Lenoir City, Tennessee officials say they’re making steady progress on their goal to deliver affordable fiber well beyond the Southern city of 12,998.
Under the collaborative umbrella of the Lenoir City Utilities Board (LCUB) and Tennessee Valley Authority (TVA), officials say they’re leveraging century-old experience in rural electrification to help bridge the digital divide across Knox and Loudon counties.
“We’re now in our fourth year of construction on our community broadband network, and we have 37,676 passings available at this time,” Allen Rollings, Director of Broadband at LCUB told ILSR.
“LCUB will continue to build until our entire electric service territory is able to access our broadband service.”
LCUB’s history dates back to 1938, when Lenoir City signed a contract with the TVA to provide public power. As with many municipalities and cooperatives, this foundational "public utility" mindset helped pave the way for eventually treating broadband as a 21st-century necessity rather than a luxury.
LCUB is the eighth largest utility among the 153 Tennessee Valley Authority distributors, serving over 96,000 electricity customers.
In 2016, LCUB built an 80-85 mile perimeter fiber ring designed to aid SCADA systems that monitor the electrical grid. Such upgrades improved the utilities’ automated metering, remote fault detection, substation monitoring and overall efficiency.
By 2019, the city had begun opening the door to the idea of leasing out excess capacity on its fiber loop to private companies, believing it made more sense to be a wholesaler than jumping directly into the residential broadband market.
Born from frustration with monopoly domination
In 2019, the city also hired Magellan Advisors to conduct a feasibility study to examine the potential for extending fiber access to the public. That study found broad local dissatisfaction at the high prices, spotty availability, and substandard customer service from local private telecom monopolies,
Much of the region is stuck under a broadband monopoly of Charter (Spectrum), AT&T, or Comcast (Xfinity). A lack of meaningful competition among the providers, combined with limited federal or state oversight of monopoly power, has broadly resulted in regional market failure. Many locals were unable to access broadband at even the (then) base FCC definition of broadband: 25 megabits per second (Mbps downstream, 3 Mbps upstream).
The city’s study estimated that Lenoir City building its own fiber optic broadband network to disrupt this competitive logjam would cost around $127.5 million, not far off from the final $132.7 million final budget. The survey noted that 13,000 customers were already within a quarter-mile of LCUB’s existing "dark fiber" ring.
On February 22, 2022, LCUB held a public town hall to present the formal plan for grid modernization and the launch of LCUB broadband services.
After approval, construction of the public utility’s next-gen fiber network began in August of 2022, and the first customers came online in June of 2023. The launch of residential fiber access came on the back of a $21.7 million loan from the electric division to the broadband division, with most deployment costs being borne by expanding subscriber fees.
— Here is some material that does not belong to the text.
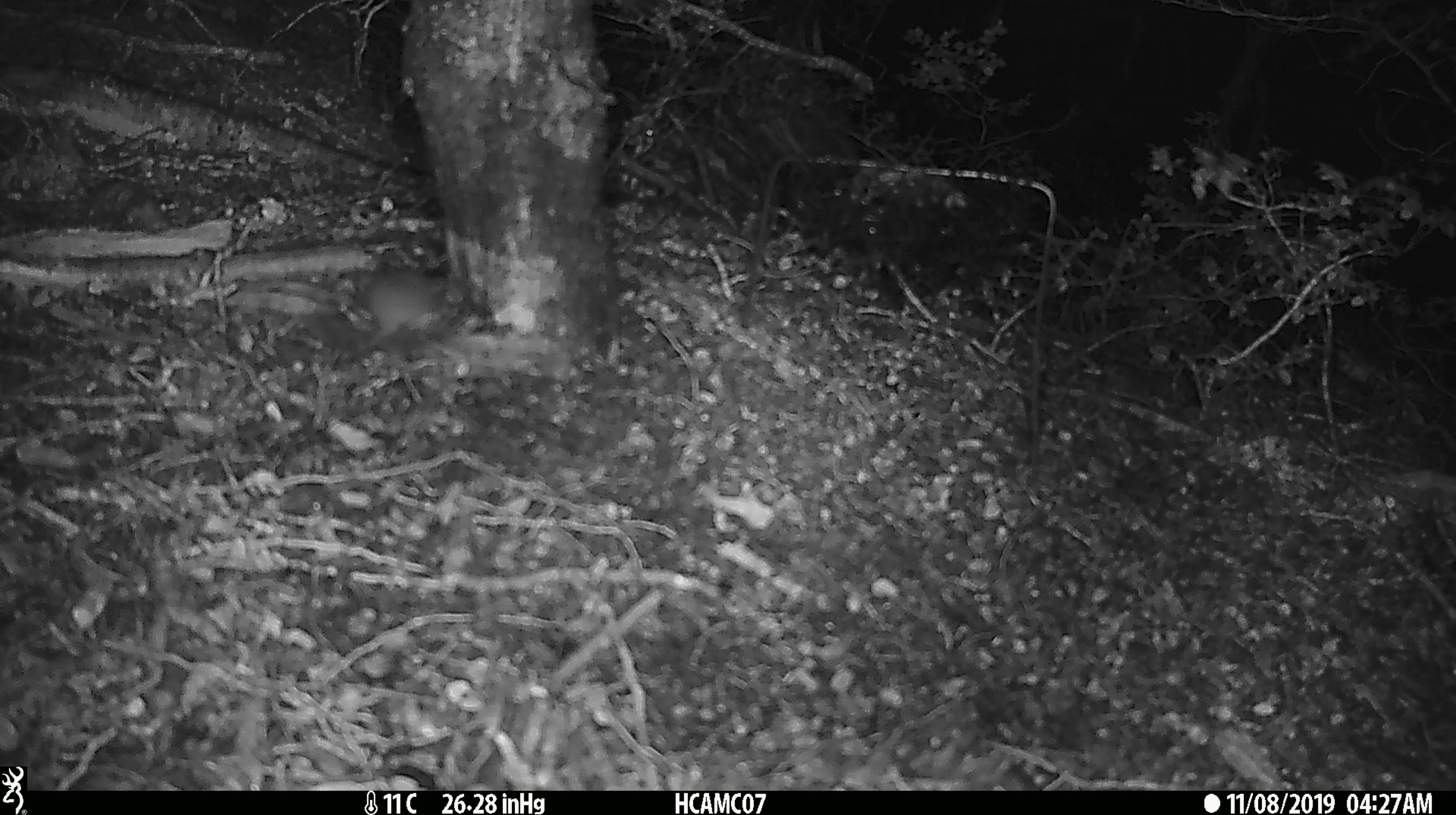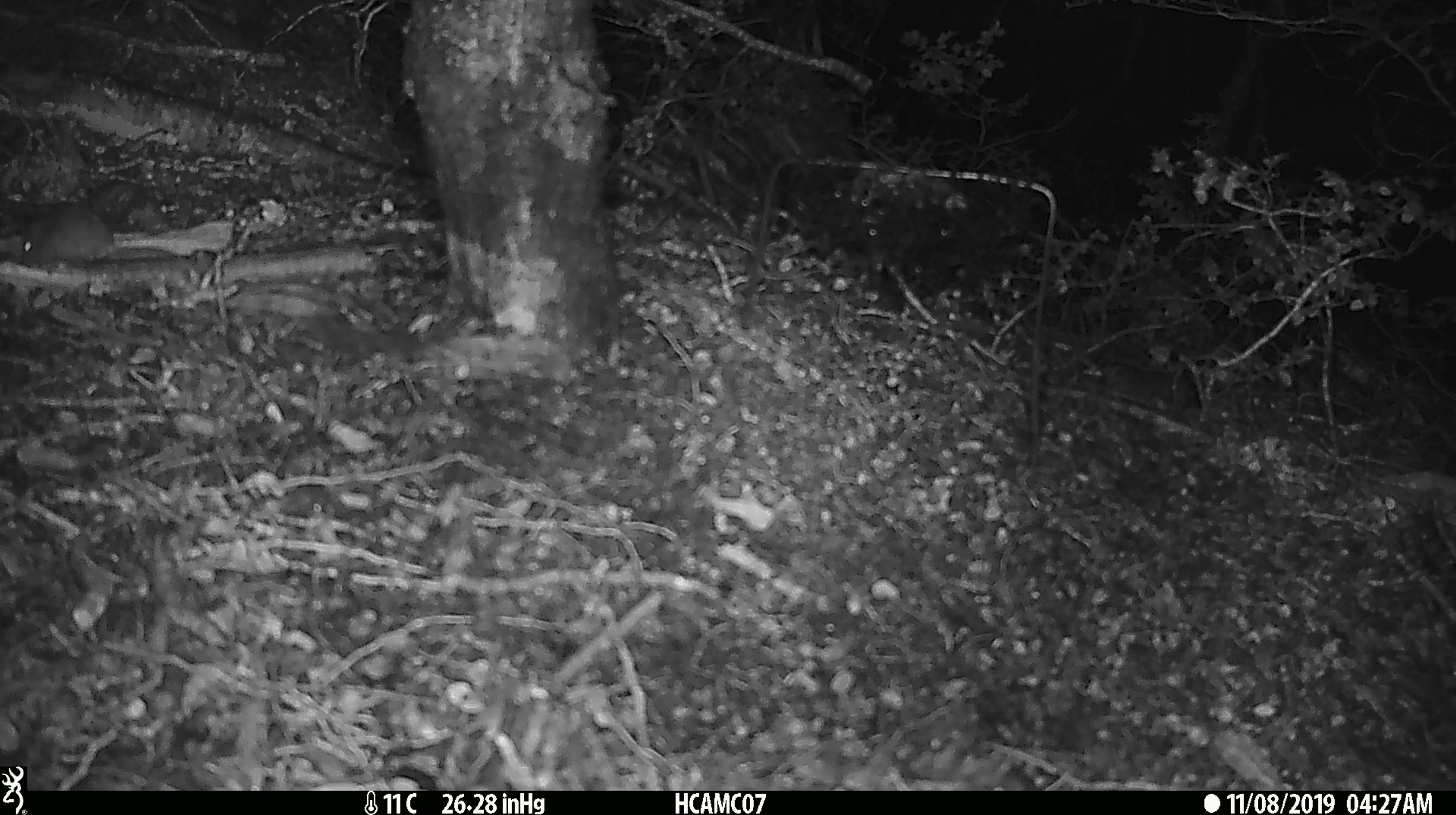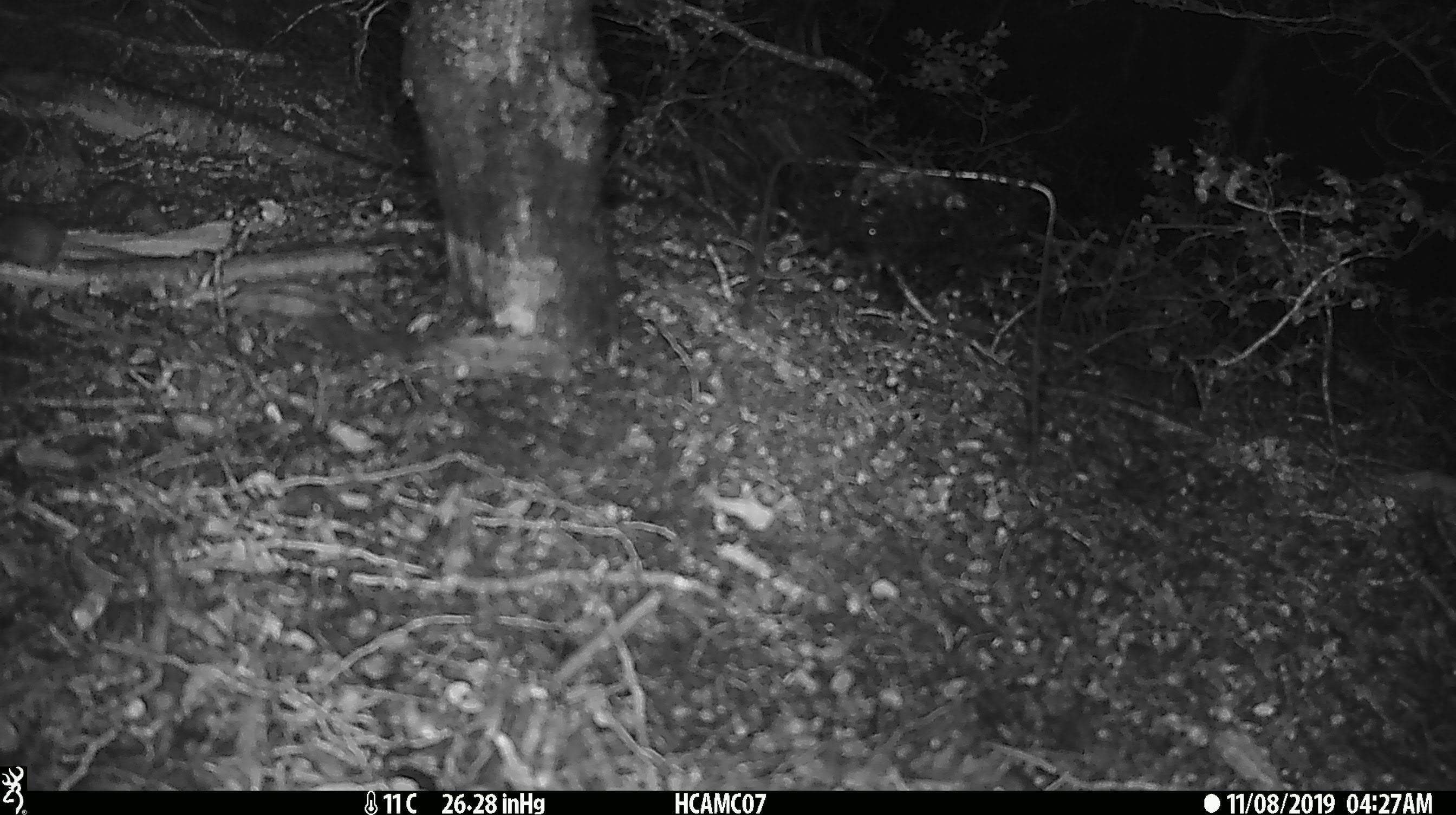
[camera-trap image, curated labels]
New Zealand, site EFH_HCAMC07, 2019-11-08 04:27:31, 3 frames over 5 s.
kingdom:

Locals are now able to get fiber speeds at prices far less than any regional incumbent monopoly, including a symmetrical 1 gigabit per second (Gbps) fiber tier for $70 a month; a symmetrical 1 Gbps fiber tier with “managed WiFi” for $80 a month; and a symmetrical 2.5 Gbps fiber tier for $100 a month.
All of the utility’s broadband tiers come without usage caps and overage fees, hidden surcharges, or long-term contracts.
Powering Through Incumbent Astroturf Campaign
As is usually the case, the network drew the ire of proxy groups for regional monopoly providers, who falsely claimed in local editorials that the popular broadband expansion wasn’t necessary because regional providers already delivered access to the region.
But according to officials, the network has not only been deployed on a faster timeline than many similar projects, but it continues to expand well beyond the original confines of Lenoir City.
“We serve all of Lenoir city, the Hardin Valley community, a decent portion of Knox County, and most of Loudon County today,” Rollings said, sharing a service territory map in which the yellow portion are construction areas, and the empty outlines are the remaining territory to be built.
According to Rollings, LCUB is targeting around 18 to 24 months for network completion. Tennessee is also prepared to receive $813 million in additional BEAD subsidies to aid rural broadband deployment thanks to the 2021 infrastructure bill.